In about 754, Boniface returned to Frisia and had assembled some converts for confirmation at Dokkum when a pagan mob broke into his camp and slaughtered the elderly saint and his companions.  He was buried at Abbey of Fulda which he had founded.

St Boniface birthplace

The rest of England may have forgotten Boniface, but Crediton has not.  He appears on the town sign and several streets and buildings bear his name.  The traditional site of his birthplace is marked by a blue plaque in a street called Tolleys, just off Mill Street.  In Crediton Parish Church (EX17 2AH) in East Street, the lower lights of the east window show scenes from the life of the saint, including the oak-tree incident and his eventual martyrdom.  There is a wooden statue in the south aisle and another stained glass window at the west end.  Immediately next to the church is the modern Boniface Centre in Church Lane, serving as the church hall and conference centre.

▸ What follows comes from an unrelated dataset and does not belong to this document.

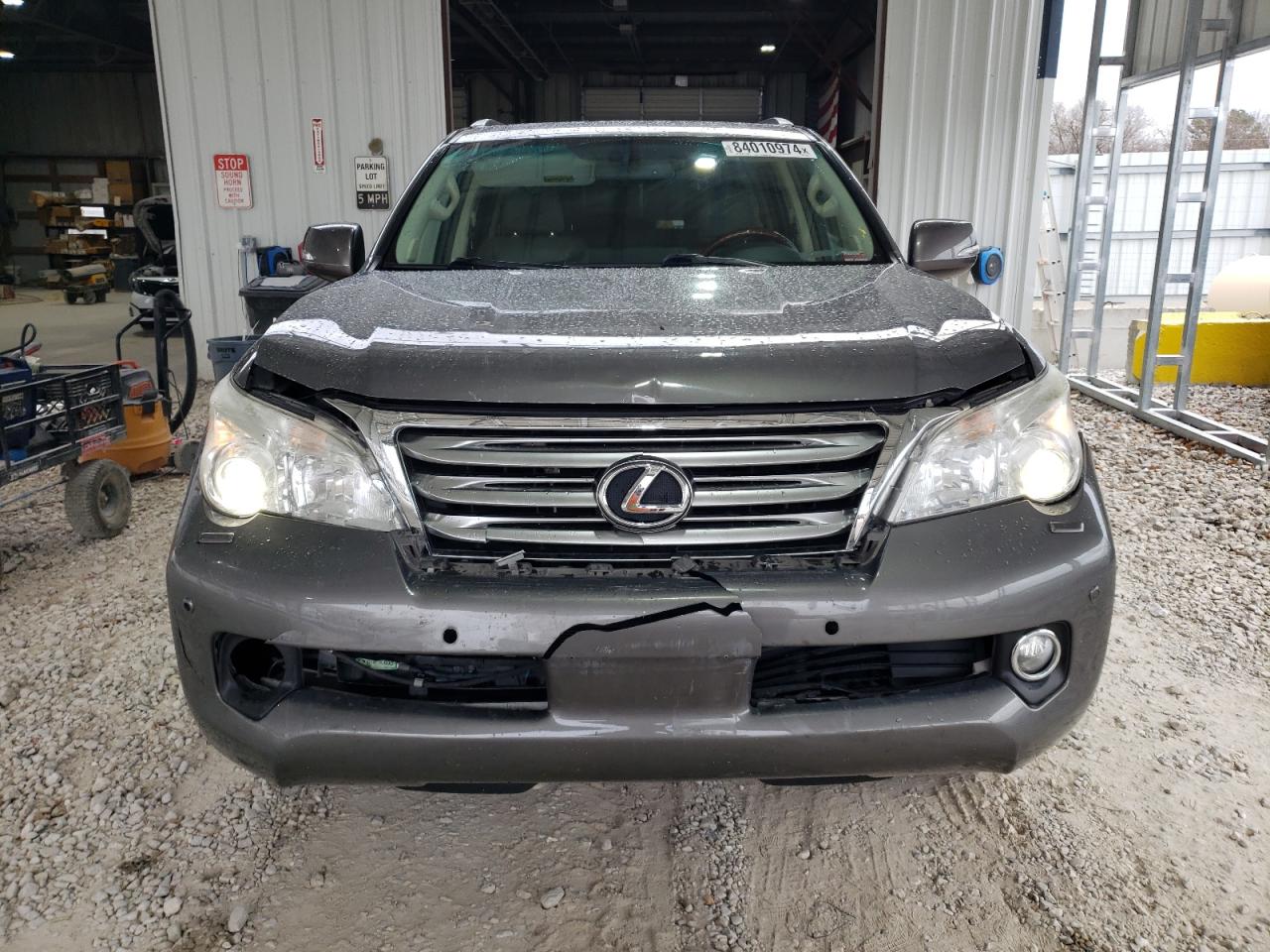 Lot #3040784751 2012 LEXUS GX 460 PRE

In 1960 a statue of Boniface was erected in Newcombes Meadow near the centre of the town.  The sculptor seems to have taken his name rather too literally; the word actually means "Doer of good deeds", but here he has a boyish, cherubic expression.  He appears in thonged sandals and a cape, book in hand, and leaning on a pillar which has roundels with scenes from his life.  The Roman Catholic Church of St Boniface has a sculptured relief of Boniface felling the oak tree.

 

HARPFORD

The hymn writer Augustus Montague Toplady (1740-1778) spent the last twelve years of his short life at rural parishes in Devon.  From 1766 to 1768, he was curate of St Gregory's church (EX10 0NQ), between Sidmouth and Exeter, before transferring to Broadhembury, near Honiton, as vicar.

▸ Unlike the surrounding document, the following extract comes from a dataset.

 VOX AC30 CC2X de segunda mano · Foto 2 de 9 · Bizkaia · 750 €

There is a memorial cross in the churchyard put here in 1913 on the shaft of a much older medieval cross.  It carries the words Nothing in my hand I bring, Simply to thy cross I cling.

 

BROADHEMBURY

Toplady memorial

Along the broad main street, thatched cottages outnumber conventional ones by at least five to one.  In 1768, Augustus Toplady was appointed vicar of St Andrew's (EX14 3NF) and held the living for the rest of his life.  From 1775, he spent much of his time in London on account his health, and preached at a chapel in Orange Street near Leicester Square, which still stands.  A marble tablet in the sanctuary quotes the first verse of Rock of Ages and praises his piety, gifts and uncompromising advocacy of the gospel of the sovereign grace of God.

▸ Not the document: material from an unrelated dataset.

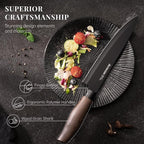 Astercook Knife Set, 6-Piece Kitchen Knife Set - Image 5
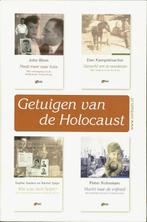 Getuigen van de Holocaust set / Holocaust Bibliotheek, Boeken, Verzenden, Gelezen, P. Kohnstam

Those familiar with Toplady's life will recognise this reference to his strong Calvinism, on account of which he disputed with John Wesley, using some famously scurrilous language.  His profound and beautiful hymns also included A debtor to mercy alone and Object of my first desire.

 

LEWTRENCHARD

The Gould family, later the Baring-Goulds, were lords of the manor here for generations, and the church has memorials going back to the seventeenth century.  We come in search of the Rev Sabine Baring-Gould (1834-1924), best known as the author of Onward Christian Soldiers.   He was vicar here for forty-three years, but his famous hymn was actually written in 1864 while he was curate of Horbury in Yorkshire, to march his Sunday School children into church.

In 1872, Baring-Gould inherited the family estates on the death of his father and appointed himself vicar of St Peter's Church (EX20 4PN) where he remained until his death.  While in Yorkshire, he had met and married a mill girl called Grace Taylor, by whom he had fifteen children.  In an age of class divisions, their marriage was remarkable and is said to have given Bernard Shaw the idea for Pygmalion.  As well as hymns, Baring-Gould wrote novels, travel books and theological works, and collected West Country legends and folk songs.

Sabine and Grace are buried on the west side of the churchyard, sharing a grave like a double bed, each with a cross at the head.   They lived at Lewtrenchard Manor, just opposite the church, which has the date 1626 above the front door and is now a hotel and restaurant.